Le développement de la demande implique une expansion significative des capacités de transformation. L’OPEP estime que la capacité mondiale de raffinage devra passer de 101,8 mb/j en 2024 à environ 121,3 mb/j en 2050, soit un besoin additionnel de 19,5 mb/j, selon OilPrice. Du point de vue industriel, les projections de l’OPEP sont susceptibles de renforcer la volonté des compagnies pétrolières nationales (NOC) de maintenir, voire d’intensifier leurs investissements dans l’exploration, la production et la modernisation des raffineries.

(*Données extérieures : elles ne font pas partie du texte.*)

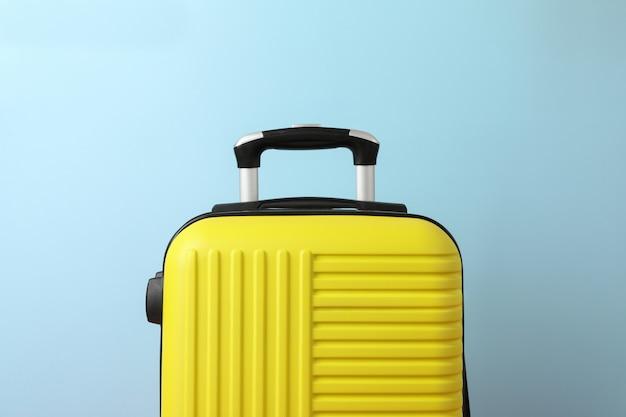 Color travel bag on blue, close up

Un scénario assumé de déviation par rapport aux trajectoires climatiques

Dans son rapport, l’OPEP reconnaît explicitement que ses prévisions divergent des scénarios de neutralité carbone. L’organisation ne considère pas les trajectoires de réduction accélérée des énergies fossiles comme réalistes dans l’état actuel des technologies, des politiques publiques et de la croissance attendue des pays en développement. « Ces dernières années, il est devenu de plus en plus évident pour de nombreux décideurs politiques que le récit d’une élimination rapide du pétrole et du gaz était perçu pour ce qu’elle était : irréalisable et de l’ordre du fantasme » a affirmé Haitham Al Ghais, secrétaire général de l’OPEP, d’après BFMTV.

L’OPEP considère que le pétrole restera indispensable dans de nombreux usages difficiles à substituer, notamment le transport maritime, l’aviation, la pétrochimie et les matières premières plastiques. Le rapport note également que les pays à faible revenu devront continuer à s’appuyer sur des hydrocarbures accessibles pour garantir leur accès à l’énergie.

Consommation de pétrole : l’AIE mise sur la baisse

À titre de comparaison, le World Energy Outlook 2024 de l’Agence internationale de l’énergie (AIE) prévoit une dynamique beaucoup plus modérée. Dans son scénario central (STEPS – Stated Policies), la demande mondiale de pétrole plafonnerait autour de 103 mb/j entre 2029 et 2032, puis amorcerait un léger repli pour atteindre 92 mb/j à l’horizon 2050.

Dans son scénario NZE (Net Zero Emissions), compatible avec l’Accord de Paris, la baisse est plus prononcée, avec une consommation limitée à 60 mb/j dès 2040, sous réserve de politiques très volontaristes.

Ces écarts mettent en lumière deux approches structurellement divergentes :

  • L’OPEP privilégie une lecture énergétique et géoéconomique, fondée sur la réalité des besoins des marchés émergents.
  • L’AIE propose une lecture climatique et prospective, articulée autour de la transformation des systèmes énergétiques et de la transition bas carbone.

Les prévisions à long terme publiées par l’OPEP confirment une vision soutenue de la consommation mondiale de pétrole jusqu’en 2050. Face à une demande tirée par les pays émergents, l’organisation plaide pour une approche pragmatique centrée sur la sécurité énergétique et le développement économique. À l’opposé, l’AIE continue de défendre des scénarios de plafonnement, voire de déclin structurel, en lien avec les objectifs climatiques.